**Supplied passage**
D.Retroactivity of Statutes2

“Statutes are intended to apply prospectively absent clear legislative intent to the contrary.” McLain v Roman Catholic Diocese of Lansing, ___ Mich ___, ___ (2024). “In determining whether a statute should be applied retroactively or prospectively only, the primary and overriding rule is that legislative intent governs.” Id. at ___ (cleaned up).“All other rules of construction and operation are subservient to this principle.” Buhl v Oak Park, 507 Mich 236, 244 (2021) (quotation marks and citation omitted). “Whether a statute applies retroactively presents a question of statutory construction[.]” People v Conyer, 281 Mich App 526, 528 (2008). “A statute is presumed to operate prospectively ‘unless the Legislature has expressly or impliedly indicated its intention to give it retrospective effect.’” Id. at 529, quoting People v Russo, 439 Mich 584, 594 (1992).

“Amendments of statutes are generally presumed to operate prospectively unless the Legislature clearly manifests a contrary intent.” Conyer, 281 Mich App at 529 (cleaned up). “However, an exception to this general rule is recognized if a statute is remedial or procedural in nature.” Id. “A statute is remedial if it is designed to correct an existing oversight in the law or redress an existing grievance, or if it operates in furtherance of an existing remedy and neither creates nor destroys existing rights.” Id. “A statute that affects or creates substantive rights is not remedial, and is not given retroactive effect, absent clear indication of legislative intent otherwise.” Id. “[A] statute or amendment may not be applied retroactively if doing so would take away or impair vested rights acquired under existing laws, or create a new obligation and impose a new duty, or attach a new disability with respect to transactions or considerations already past. Buhl, 507 Mich at 246 (cleaned up). “Conversely, then, a newly enacted statue or amendment should not be retroactively applied if doing so would relieve a party of a substantive duty.” Id. at 247.

When conducting an inquiry into the Legislature’s intent, courts should consider the following framework:

“‘First, . . . consider whether there is specific language providing for retroactive application. Second, in some situations, a statute is not regarded as operating retroactively merely because it relates to an antecedent event. Third, in determining retroactivity, . . . keep in mind that retroactive laws impair vested rights acquired under existing laws or create new obligations or duties with respect to transactions or considerations already past. Finally, a remedial or procedural act not affecting vested rights may be given retroactive effect where the injury or claim is antecedent to the enactment of the statute.’” Buhl, 507 Mich at 244, quoting LaFontaine Saline, Inc v Chrysler Group, LLC, 496 Mich 26, 38-39 (2014).

**Data extract**
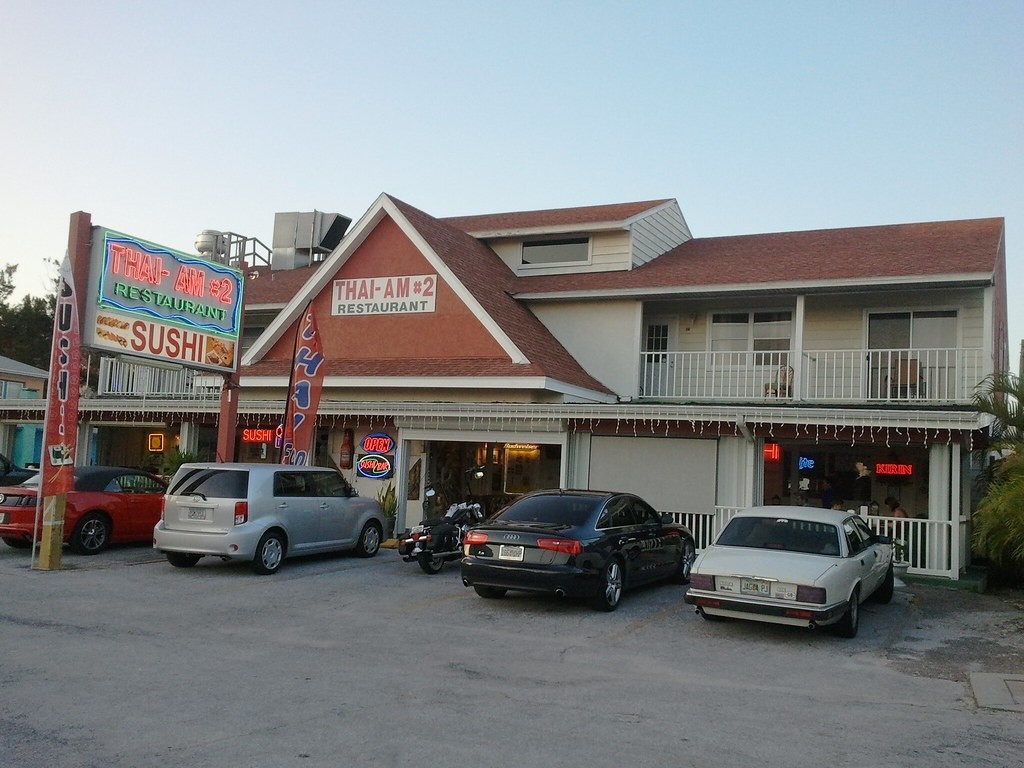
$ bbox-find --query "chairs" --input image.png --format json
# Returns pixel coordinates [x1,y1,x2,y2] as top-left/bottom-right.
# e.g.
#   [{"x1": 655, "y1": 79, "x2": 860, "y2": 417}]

**Set task 1**
In the passage on statute retroactivity, return the part that opens with the words containing "When conducting an" and closes with "26, 38-39 (2014).", copied word for word.
**Set task 2**
According to the passage on statute retroactivity, what is the primary and overriding rule for deciding whether a statute applies retroactively or only prospectively?
**Set task 3**
Which court cases does the passage on statute retroactivity cite by name? List every one.

**Full solution 1**
When conducting an inquiry into the Legislature’s intent, courts should consider the following framework:

“‘First, . . . consider whether there is specific language providing for retroactive application. Second, in some situations, a statute is not regarded as operating retroactively merely because it relates to an antecedent event. Third, in determining retroactivity, . . . keep in mind that retroactive laws impair vested rights acquired under existing laws or create new obligations or duties with respect to transactions or considerations already past. Finally, a remedial or procedural act not affecting vested rights may be given retroactive effect where the injury or claim is antecedent to the enactment of the statute.’” Buhl, 507 Mich at 244, quoting LaFontaine Saline, Inc v Chrysler Group, LLC, 496 Mich 26, 38-39 (2014).

**Full solution 2**
Legislative intent governs.

**Full solution 3**
McLain v Roman Catholic Diocese of Lansing
Buhl v Oak Park
People v Conyer
People v Russo
LaFontaine Saline, Inc v Chrysler Group, LLC